Après saisine du comité régional de reconnaissance des maladies professionnelles, la caisse primaire d'assurance-maladie de l'Artois (ci-après la CPAM) a reconnu la maladie de M. [F] comme étant d'origine professionnelle.
L'état de santé de M. [F] a été déclaré consolidé à la date du 22 février 2020.
Selon décision en date du 18 août 2020, la CPAM a fixé, à la date du 23 février 2020, le taux d'incapacité permanente partielle à 5 % pour, « chez un droitier, des séquelles d'une tendinopathie chronique de l'épaule gauche non opérée sur pathologie intercurrente, faites de douleurs invalidantes avec limitation douloureuse moyenne des amplitudes de l'épaule et baisse de la force segmentaire ».
M. [F] a contesté cette décision devant la commission médicale de recours amiable (ci-après la CMRA) par courrier posté le 2 septembre 2020.
La CMRA n'ayant pas rendu sa décision dans le délai qui lui était imparti, M. [F] a saisi, le 3 février 2021, le pôle social du tribunal judiciaire d'Arras d'une contestation de cette décision de rejet implicite.
Par jugement du 24 mars 2022, le pôle social du tribunal judiciaire d'Arras a notamment :
- déclaré la demande de M. [F] recevable,
- maintenu le taux d'incapacité permanente de M. [F] à 5 % à la date du 21 février 2020,
- dit que les frais de consultation médicale seraient à la charge de la CPAM.
Ce jugement a été expédié aux parties le 25 mars 2022. En particulier, M. [F] en a reçu notification le 29 mars 2022.
Par courrier recommandé avec accusé de réception en date du 14 avril 2022, M. [F] a interjeté appel du jugement.

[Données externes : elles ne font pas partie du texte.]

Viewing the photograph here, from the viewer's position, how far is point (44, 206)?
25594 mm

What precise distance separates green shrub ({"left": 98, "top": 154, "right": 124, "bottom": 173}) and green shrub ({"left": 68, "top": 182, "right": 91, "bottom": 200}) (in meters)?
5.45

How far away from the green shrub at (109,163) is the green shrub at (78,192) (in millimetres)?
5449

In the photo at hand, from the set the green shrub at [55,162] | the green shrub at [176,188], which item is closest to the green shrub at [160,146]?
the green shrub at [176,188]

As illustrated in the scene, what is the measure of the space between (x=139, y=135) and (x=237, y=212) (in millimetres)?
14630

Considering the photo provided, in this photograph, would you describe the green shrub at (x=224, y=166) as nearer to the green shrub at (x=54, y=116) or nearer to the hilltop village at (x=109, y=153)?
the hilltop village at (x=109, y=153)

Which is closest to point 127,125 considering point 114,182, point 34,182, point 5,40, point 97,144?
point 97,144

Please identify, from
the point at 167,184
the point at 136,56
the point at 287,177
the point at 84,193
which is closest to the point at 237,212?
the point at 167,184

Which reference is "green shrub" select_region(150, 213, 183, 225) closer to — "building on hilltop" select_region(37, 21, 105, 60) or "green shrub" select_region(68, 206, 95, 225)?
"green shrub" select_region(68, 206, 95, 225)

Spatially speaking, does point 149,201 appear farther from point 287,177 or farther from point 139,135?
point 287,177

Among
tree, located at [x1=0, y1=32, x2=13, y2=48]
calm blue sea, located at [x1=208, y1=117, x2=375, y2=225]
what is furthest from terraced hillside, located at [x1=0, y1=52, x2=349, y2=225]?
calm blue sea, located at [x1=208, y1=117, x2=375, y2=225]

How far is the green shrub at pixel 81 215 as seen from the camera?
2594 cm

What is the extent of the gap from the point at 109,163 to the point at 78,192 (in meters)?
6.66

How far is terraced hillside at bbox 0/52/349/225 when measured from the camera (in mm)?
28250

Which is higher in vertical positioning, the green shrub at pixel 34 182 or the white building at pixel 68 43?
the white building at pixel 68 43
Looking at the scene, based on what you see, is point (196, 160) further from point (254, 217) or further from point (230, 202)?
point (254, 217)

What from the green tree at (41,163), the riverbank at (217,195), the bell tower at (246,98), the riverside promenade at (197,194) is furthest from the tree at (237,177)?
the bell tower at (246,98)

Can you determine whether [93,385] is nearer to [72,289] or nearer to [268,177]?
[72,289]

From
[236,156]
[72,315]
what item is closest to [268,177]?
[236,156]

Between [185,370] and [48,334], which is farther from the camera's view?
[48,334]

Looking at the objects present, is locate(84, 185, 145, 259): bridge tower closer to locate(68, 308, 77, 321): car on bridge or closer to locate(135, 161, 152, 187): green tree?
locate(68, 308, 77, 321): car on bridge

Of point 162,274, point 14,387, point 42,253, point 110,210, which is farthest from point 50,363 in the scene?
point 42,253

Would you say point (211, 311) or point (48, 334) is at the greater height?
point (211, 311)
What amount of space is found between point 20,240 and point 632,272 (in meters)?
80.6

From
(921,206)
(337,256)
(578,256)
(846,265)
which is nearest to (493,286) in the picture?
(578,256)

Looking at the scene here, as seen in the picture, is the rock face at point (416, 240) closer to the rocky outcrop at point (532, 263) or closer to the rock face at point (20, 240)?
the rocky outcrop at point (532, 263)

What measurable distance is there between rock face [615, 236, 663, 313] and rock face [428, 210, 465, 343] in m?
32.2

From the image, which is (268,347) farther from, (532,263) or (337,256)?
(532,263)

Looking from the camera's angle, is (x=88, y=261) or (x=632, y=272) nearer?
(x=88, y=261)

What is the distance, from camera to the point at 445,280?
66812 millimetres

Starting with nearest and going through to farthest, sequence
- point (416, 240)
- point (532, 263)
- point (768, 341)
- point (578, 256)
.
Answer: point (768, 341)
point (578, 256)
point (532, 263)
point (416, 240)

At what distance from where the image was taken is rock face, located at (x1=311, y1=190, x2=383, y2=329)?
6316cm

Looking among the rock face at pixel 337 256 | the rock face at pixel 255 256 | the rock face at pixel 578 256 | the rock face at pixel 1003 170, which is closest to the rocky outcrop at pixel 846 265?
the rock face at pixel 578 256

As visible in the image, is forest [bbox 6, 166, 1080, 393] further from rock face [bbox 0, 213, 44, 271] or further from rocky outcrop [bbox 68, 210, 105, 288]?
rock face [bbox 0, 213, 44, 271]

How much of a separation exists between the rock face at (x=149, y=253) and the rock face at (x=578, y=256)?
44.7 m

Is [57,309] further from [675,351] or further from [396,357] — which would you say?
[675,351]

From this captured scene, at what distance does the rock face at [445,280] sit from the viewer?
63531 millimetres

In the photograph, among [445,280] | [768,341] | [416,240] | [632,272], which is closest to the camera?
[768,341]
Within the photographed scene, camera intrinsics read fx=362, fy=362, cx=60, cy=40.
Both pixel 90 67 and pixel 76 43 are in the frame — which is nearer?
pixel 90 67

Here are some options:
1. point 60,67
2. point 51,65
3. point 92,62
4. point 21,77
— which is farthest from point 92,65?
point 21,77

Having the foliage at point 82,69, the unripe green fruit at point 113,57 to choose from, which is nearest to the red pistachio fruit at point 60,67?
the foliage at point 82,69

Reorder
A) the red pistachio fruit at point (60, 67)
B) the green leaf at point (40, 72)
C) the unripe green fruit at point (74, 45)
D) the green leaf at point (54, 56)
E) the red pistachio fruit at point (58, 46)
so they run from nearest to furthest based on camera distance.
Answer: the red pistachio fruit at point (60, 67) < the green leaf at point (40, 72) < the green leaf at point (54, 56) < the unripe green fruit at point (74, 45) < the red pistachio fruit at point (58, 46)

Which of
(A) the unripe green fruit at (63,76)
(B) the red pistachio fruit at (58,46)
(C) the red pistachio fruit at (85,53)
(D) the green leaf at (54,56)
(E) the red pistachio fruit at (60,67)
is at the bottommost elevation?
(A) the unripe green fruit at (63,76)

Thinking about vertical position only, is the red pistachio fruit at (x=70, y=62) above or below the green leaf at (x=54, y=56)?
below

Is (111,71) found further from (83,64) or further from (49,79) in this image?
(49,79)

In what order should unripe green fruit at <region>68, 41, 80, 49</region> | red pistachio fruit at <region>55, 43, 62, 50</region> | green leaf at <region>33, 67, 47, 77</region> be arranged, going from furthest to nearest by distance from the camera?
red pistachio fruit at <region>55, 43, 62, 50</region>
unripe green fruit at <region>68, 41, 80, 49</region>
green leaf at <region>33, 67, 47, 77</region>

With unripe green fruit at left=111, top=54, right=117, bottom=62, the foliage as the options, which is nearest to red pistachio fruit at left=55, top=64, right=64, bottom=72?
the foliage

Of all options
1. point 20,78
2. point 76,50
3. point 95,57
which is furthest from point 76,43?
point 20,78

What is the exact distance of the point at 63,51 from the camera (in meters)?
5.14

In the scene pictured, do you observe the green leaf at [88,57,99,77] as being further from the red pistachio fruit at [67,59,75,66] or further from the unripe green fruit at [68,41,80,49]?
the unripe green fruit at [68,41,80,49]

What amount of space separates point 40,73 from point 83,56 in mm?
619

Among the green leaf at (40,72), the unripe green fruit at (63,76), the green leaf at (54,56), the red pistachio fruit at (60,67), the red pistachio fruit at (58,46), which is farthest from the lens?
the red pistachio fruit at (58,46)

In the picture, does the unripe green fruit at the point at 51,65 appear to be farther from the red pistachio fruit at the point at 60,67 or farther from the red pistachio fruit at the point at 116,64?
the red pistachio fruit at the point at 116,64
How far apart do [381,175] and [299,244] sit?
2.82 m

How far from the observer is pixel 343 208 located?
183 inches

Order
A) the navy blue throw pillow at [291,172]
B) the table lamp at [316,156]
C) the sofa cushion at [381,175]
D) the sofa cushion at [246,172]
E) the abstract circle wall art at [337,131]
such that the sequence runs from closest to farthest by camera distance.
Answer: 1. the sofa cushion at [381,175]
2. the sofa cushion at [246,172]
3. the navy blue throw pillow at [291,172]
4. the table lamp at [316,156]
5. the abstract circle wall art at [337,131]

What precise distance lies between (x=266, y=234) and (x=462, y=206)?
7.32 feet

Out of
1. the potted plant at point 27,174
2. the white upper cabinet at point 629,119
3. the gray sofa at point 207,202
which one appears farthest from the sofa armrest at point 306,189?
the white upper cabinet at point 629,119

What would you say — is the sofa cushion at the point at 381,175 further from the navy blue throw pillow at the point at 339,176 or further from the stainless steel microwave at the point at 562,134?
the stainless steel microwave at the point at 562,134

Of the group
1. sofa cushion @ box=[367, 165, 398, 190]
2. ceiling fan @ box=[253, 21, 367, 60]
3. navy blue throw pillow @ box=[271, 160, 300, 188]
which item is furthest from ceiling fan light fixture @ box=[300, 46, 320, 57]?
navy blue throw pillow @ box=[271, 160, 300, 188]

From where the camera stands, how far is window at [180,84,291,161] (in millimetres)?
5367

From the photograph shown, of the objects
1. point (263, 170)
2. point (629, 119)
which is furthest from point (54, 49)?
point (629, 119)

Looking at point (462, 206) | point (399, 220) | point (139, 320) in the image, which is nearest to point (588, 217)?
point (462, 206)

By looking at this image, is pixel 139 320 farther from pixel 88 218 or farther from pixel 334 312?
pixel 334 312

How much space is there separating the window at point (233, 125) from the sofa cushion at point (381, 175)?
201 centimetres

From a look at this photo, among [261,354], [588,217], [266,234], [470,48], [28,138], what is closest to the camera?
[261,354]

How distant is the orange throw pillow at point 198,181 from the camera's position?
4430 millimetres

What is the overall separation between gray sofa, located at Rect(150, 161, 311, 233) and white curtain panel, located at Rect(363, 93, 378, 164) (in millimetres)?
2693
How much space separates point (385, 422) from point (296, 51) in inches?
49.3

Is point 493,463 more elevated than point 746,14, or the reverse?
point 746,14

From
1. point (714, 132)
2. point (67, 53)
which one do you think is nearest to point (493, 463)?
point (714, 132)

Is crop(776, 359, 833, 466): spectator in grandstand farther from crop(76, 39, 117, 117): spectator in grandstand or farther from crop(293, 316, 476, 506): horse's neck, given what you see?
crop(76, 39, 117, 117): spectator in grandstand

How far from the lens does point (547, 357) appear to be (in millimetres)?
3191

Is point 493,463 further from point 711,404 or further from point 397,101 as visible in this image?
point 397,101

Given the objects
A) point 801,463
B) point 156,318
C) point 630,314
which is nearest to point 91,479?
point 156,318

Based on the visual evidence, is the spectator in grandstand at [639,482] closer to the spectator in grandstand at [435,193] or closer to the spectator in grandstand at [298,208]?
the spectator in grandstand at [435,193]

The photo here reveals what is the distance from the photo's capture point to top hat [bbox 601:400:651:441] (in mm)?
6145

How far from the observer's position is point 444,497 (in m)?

Par ordonnance en date du 20 septembre 2022 rendue conformément aux dispositions des articles R. 142-16 et suivants du code de la sécurité sociale, le magistrat chargé de l'instruction du dossier a ordonné une mesure de consultation sur pièces et a commis le docteur [L] pour y procéder.
Le docteur [L] a déposé son rapport le 3 avril 2023 et a conclu que le taux d'incapacité permanente partielle était de 5 % à la date du 22 février 2020.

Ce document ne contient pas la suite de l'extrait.